▶ [WHAT YOU SHOULD DO]: Copy out every line of the listing below word for word, without changing anything.

Stored records
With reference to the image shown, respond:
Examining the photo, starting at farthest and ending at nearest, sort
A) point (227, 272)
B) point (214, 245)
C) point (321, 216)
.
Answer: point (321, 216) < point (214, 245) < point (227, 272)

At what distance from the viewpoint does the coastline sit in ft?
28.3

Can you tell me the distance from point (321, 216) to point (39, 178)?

▶ [TASK ANSWER]:
With reference to the image shown, respond:
Examining the photo, starting at farthest and ending at nearest, sort
A) point (227, 272)
B) point (214, 245)
C) point (321, 216)
.
Answer: point (321, 216) < point (214, 245) < point (227, 272)

At what distance from the viewpoint does the coastline sit in ft?
28.3

Can you tell me the distance from point (321, 216) to point (39, 178)?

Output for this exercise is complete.